▸ **REQUIREMENT**
According to the text on parenting pressures, which parents have a greater likelihood of divorcing than those with more stable schedules?

▸ **TEXT PROVIDED**
Wealthier parents are moving their children to private schools as the public schools worsen every year from a lack of funding for teachers and educational supplies. This increased emphasis on a hands-on education means more and more work for overwhelmed parents as they try to lessen the load for their overwhelmed children. Playing has been replaced with play dates, free time has been replaced with structured time, hanging out in the neighborhood until dark has been replaced by hanging out in the neighborhood under the watchful eyes of kidnap-wary adults. Our view of parenthood has also been changed by the fact that many parents of today have gone through their own psychotherapy and gained a thorough understanding of the ways that their parents harmed, neglected, or mistreated them. As a result, they know firsthand the damage that can be done through parental errors, and feel terrified that they'll hurt their children in the same way that they felt hurt by their parents. Knowing the mistakes of their parents may cause them to be fiercely committed to be the kind of parent that they never had. Unfortunately, many pursue this entirely noble task at the costs to their own health and the health of their marriages.

While men are hardly immune to these worries, women are bearing the major brunt of this child emphasis. This is because this increased consciousness occurs at a time when, among other things, mothers are less likely than ever to have the time, resources, and energy to do what they would like to be good mothers. While women now have unprecedented opportunities to enter the workforce and to establish meaningful and rewarding careers, many feel torn by the division of loyalties they feel between their children's needs and their needs to support their families or to maintain outside interests. Paradoxically, this new cultural emphasis on children occurs at a time when our society's commitment to parents is lower than it's been in decades. More and more employers are demanding workloads and schedules that create chaos for families, and introduce even greater obstacles to maintaining healthy and intact marriages. Studies show that parents who have to work night shifts or rotating shifts have a greater likelihood of divorcing than those with more stable schedules. Because at least half of today's marriages will end in divorce, women and men feel an increased sense of worry and insecurity about whether their particular family will still be together in the next month, year, or decade. Many become preoccupied with their children because it's the one stable relationship that they can expect to have in the future.

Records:
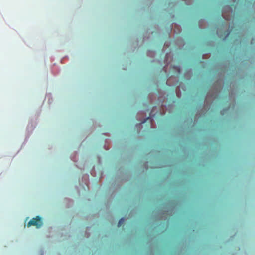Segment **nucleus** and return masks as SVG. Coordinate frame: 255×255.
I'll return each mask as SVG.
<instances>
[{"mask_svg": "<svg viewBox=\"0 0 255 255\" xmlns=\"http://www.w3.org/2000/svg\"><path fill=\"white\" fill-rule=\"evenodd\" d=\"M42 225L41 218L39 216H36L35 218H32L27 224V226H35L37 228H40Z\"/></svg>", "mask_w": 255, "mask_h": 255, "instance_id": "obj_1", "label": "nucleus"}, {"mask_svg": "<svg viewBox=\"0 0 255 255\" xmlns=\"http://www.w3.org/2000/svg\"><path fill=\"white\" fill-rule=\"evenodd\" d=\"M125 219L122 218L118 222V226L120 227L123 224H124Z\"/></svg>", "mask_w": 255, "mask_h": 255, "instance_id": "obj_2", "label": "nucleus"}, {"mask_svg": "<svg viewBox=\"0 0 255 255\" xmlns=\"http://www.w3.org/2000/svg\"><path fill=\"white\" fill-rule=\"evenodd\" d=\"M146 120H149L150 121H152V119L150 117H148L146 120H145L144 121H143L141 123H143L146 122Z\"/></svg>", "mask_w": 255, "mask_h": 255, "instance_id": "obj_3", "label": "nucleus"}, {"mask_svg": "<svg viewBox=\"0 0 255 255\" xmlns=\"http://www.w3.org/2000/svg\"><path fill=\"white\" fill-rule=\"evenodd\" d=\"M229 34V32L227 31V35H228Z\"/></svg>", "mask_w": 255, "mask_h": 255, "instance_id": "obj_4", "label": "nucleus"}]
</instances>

▸ **COMPLETED TASK**
Parents who have to work night shifts or rotating shifts.